[Breaking] Generalize LRE to arbitrary toolchains #728

aaronmondal · 2024-03-06T05:58:38Z

This refactors the entire remote execution setup.

We now use "base" images to supply toolchains and have wrappers to create nativelink workers from those base images. This allows us to "enrich" arbitrary toolchain containers to turn them into nativelink workers.

In other words, we now have a framework to import non-Nix containers into our Nix infrastructure, such as "classic" Ubuntu-based toolchain containers.

Toolchain generation is now arbitrarily fine-grained. In practice, this means that for instance the Java and C++ toolchains are now separate entities. This has a large impact on the efficiency of multi-toolchain deployments. The Kubernetes example has been updated accordingly.
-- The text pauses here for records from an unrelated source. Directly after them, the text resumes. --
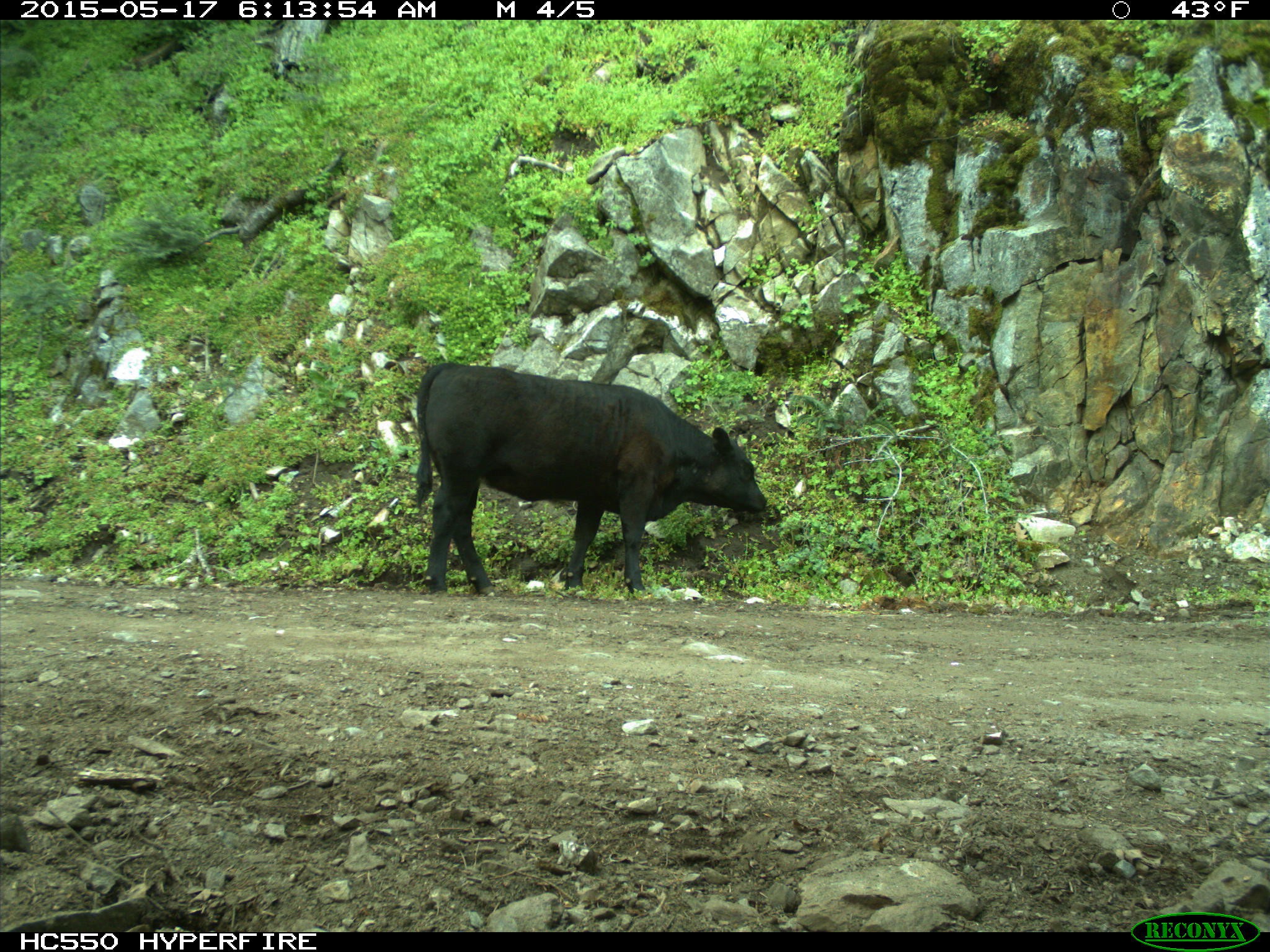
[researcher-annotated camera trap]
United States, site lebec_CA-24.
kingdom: Animalia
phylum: Chordata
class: Mammalia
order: Artiodactyla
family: Bovidae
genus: Bos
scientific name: Bos taurus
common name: domestic cow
Bos taurus (domestic cow).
The LRE infrastructure is now treated as a special case of the new toolchain setup process. The rbe-configs-gen logic is now an implementation detail and the generator logic is no longer carried over into the final worker images. This brings down the image size for the LRE containers from ~2.5GB to ~1.7GB for C++ and ~600MB for Java. The slight overall reduction in container sizes is due to the omission of the Bazel executable. Bazel is required to generate the Starlark toolchain configurations but doesn't have to be present in the final worker images.

This change is

adam-singer

Reviewed 3 of 35 files at r1, 1 of 12 files at r2.
Reviewable status: 0 of 1 LGTMs obtained

flake.nix line 141 at r2 (raw file):

            name = "nativelink";
            config = {
              Entrypoint = [(pkgs.lib.getExe' nativelink "nativelink")];

til: function names can have ' https://github.com/NixOS/nixpkgs/blob/master/lib/meta.nix#L174

deployment-examples/kubernetes/worker-lre-cc.json.template line 27 at r2 (raw file):

        "fast": {
          "filesystem": {
            "content_path": "/tmp/.cache/nativelink/data-worker-test/content_path-cas",

Is tmp the intended place for nativelink data? If possible we should be uniformed in examples of where to expect the nativelink directory to be rooted at or maybe not hidden in a dot dir.

aaronmondal

Reviewable status: 0 of 1 LGTMs obtained

deployment-examples/kubernetes/worker-lre-cc.json.template line 27 at r2 (raw file):

Previously, adam-singer (Adam Singer) wrote…

Is tmp the intended place for nativelink data? If possible we should be uniformed in examples of where to expect the nativelink directory to be rooted at or maybe not hidden in a dot dir.

I'm not sure what the optimal approach is.

We probably want to move away from /root to better support rootless setups with our recommended defaults. I used /tmp here because it seemed like a fairly standard choice and is usually given permissions 1777, i.e. this works without any additional user (shadow, passwd etc) setup.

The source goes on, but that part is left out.